FELLAY: We willen de Heilige Vader de eerdere condities niet opleggen. Het is niet onze bedoeling om een dictaat op te leggen. We zeggen alleen dat als we een brug willen bouwen, we noodzakelijkerwijs eerst moeten denken aan de bruggenhoofden waarop zij moet steunen.
 
Het eerste bruggenhoofd zou dan de vrijgave van de zogenaamde Tridentijnse Mis zijn?
 
FELLAY: Wat voor ons van belang is, is dat het klimaat van algemene vijandigheid in de Kerk, soms zelfs van vervolging, ten opzicht van alles dat traditioneel is, tegenover iedereen die zich verbonden voelt met de Traditie, moet veranderen. Momenteel maakt dit klimaat het normaal functioneren van die katholieken die zich verbonden voelen met de Traditie onmogelijk. Wij stellen voor om dit klimaat te veranderen door iets dat nu al feitelijk onderdeel uitmaakt van de bestaande wet formeel af te kondigen: de mis van St. Pius V is nooit afgeschaft en kan daarom vrijelijk door iedereen worden gecelebreerd. Dit lijkt ons geen onbillijk verzoek. Dit zou erg nuttig zijn bij het veranderen van het vijandige klimaat rondom dat gehele traditionalistische wereld.
 
Het tweede bruggenhoofd zou dan het herroepen van de excommunicaties uit 1988 zijn.
 
FELLAY: Binnen onze gelederen heerst er een wantrouwen ten opzichte van de kerkelijke autoriteiten vanwege het leiden dat we in het verleden en tot op de dag van vandaag hebben moeten ondergaan. Om dit wantrouwen te overwinnen zou het herroepen van de zogenaamde excommunicaties een goede oplossing zijn, te meer gegeven het feit dat het gefundeerd is op een vermeend schisma dat in feite niet bestaat.
 
Bent u tevreden met het verloop van de audiëntie?
 
FELLAY: Het verliep goed. Natuurlijk was er een lichte bittere nasmaak omdat er geen tijd was om alles te zeggen. Maar aan de andere kant was dat ook onmogelijk in een audientie van dertig minuten. Men kon er niet meer van verwachten. Het is belangrijk dat de paus ons ontving en het is een goed teken dat hij welwillend tijd voor ons vrijmaakte. De atmosfeer was sereen, ook al werden de bestaande problemen niet onbesproken gelaten.

- - - - -

**OPGAVE 1**:
Noem alle uitspraken van de interviewer in het interview met Fellay, dat wil zeggen alle regels die niet aan Fellay zijn toegeschreven.
**OPGAVE 2**:
Zet het interview met Fellay voort na zijn laatste antwoord.
De gegevens vormen afzonderlijk materiaal dat los staat van het interview met Fellay.

**DE GEGEVENS**:
- - - - -

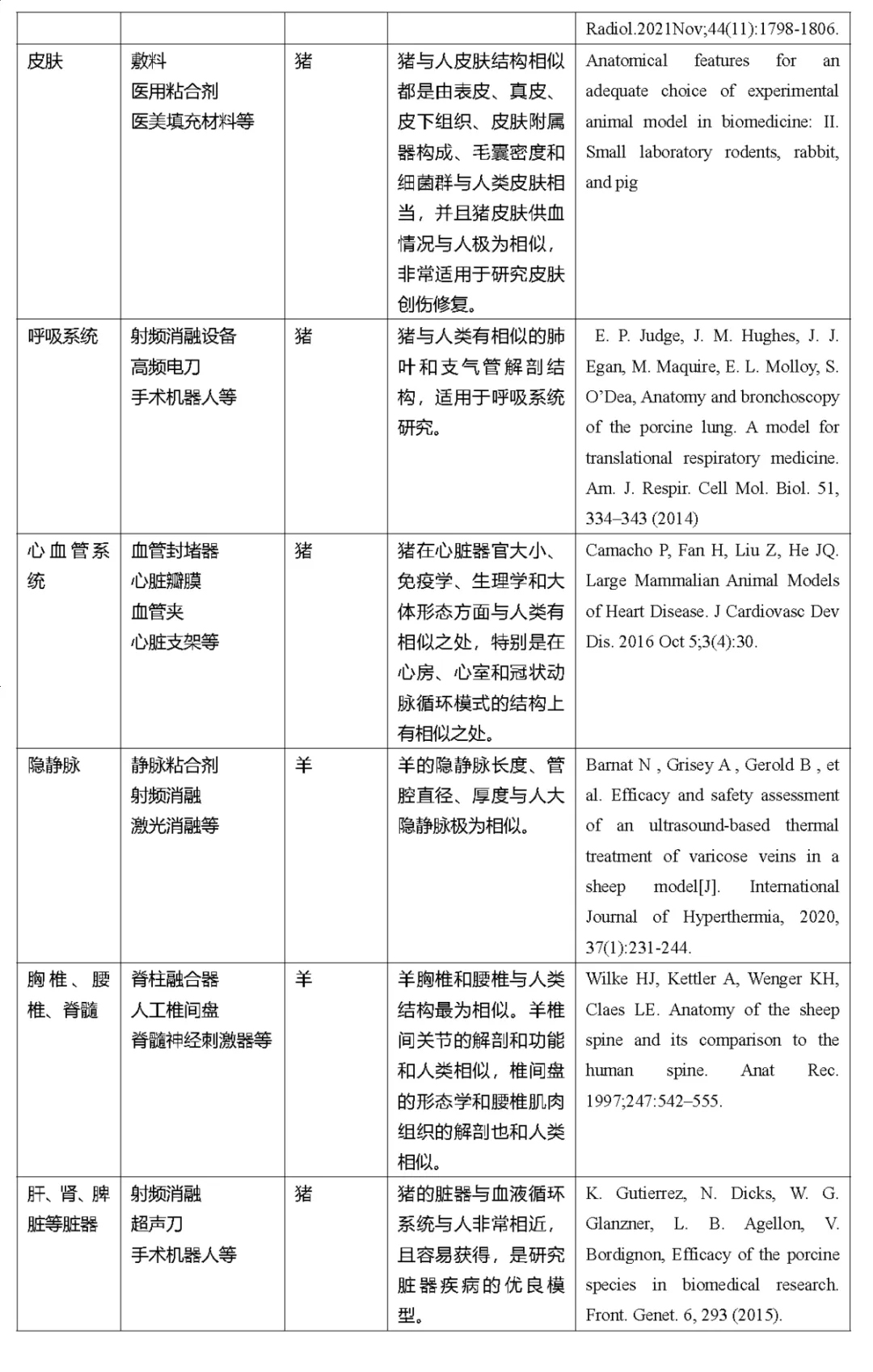 67fc9efcd34e1.jpg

- - - - -

**ANTWOORD 1**:
- Het eerste bruggenhoofd zou dan de vrijgave van de zogenaamde Tridentijnse Mis zijn?
- Het tweede bruggenhoofd zou dan het herroepen van de excommunicaties uit 1988 zijn.
- Bent u tevreden met het verloop van de audiëntie?

**ANTWOORD 2**:
 
Toen Joseph kardinaal Ratzinger tot paus werd verkozen, verborg u uw tevredenheid niet omdat hij in feite uw "voorkeurskandidaat" was.
 
FELLAY: Dat is waar, en dat is ook na de audiëntie nog mijn mening. Er zijn veel punten die in het voordeel van de huidige paus spreken. Hij kent ons geval vanaf het begin zeer goed, misschien beter dan wie dan ook. Hij kent de Romeinse Curie zeer goed, en dat is erg belangrijk voor zijn pontificaat. De heiligheid van de liturgie ligt hem zich dicht bij het hart en hij is zich bewust van de belangrijkheid van de doctrine; dat speelt ook in zijn voordeel. En ten slotte lijkt het erop dat hij de Curie wil besturen, en daar zijn wij blij mee.
 
Wat zijn naar uw mening de overgebleven obstakels die een volledige toenadering in de weg staan?
 
FELLAY: Hoe het Tweede Vaticaans Concilie wordt gezien. Het feit dat er wordt gezegd dat Vaticanum II in het ligt van de Traditie moet worden geïnterpreteerd, betekent dat de teksten van het concilie in zichzelf niet duidelijk zijn en dat ze daarom een interpretatie nodig hebben. En deze duidelijk dubbelzinnigheid kan niet anders worden gezien dan als een van de oorzaken van de huidige crisis in de Kerk.
 
Volstaat het voor uw leden niet dat het Tweede Vaticaans Concilie ene pastoraal Concilie was en geen dogmatisch Concilie?
 
FELLAY: Dat is precies de redden waarom wij menen dat wij kritische kanttekeningen bij sommige van de documenten van het Concilie mogen plaatsen. Als het Concilie dogma’s had afgekondigd, dat hadden wij dat zeker niet gemogen. Aan de andere kant, aangaande dat wat niet op onfeilbare wijze door het leergezag is afgekondigd behoort men, binnen gepaste grenzen, vrijheid te hebben om kritiek te uiten, zonder dat men daar voor wordt vervolgd.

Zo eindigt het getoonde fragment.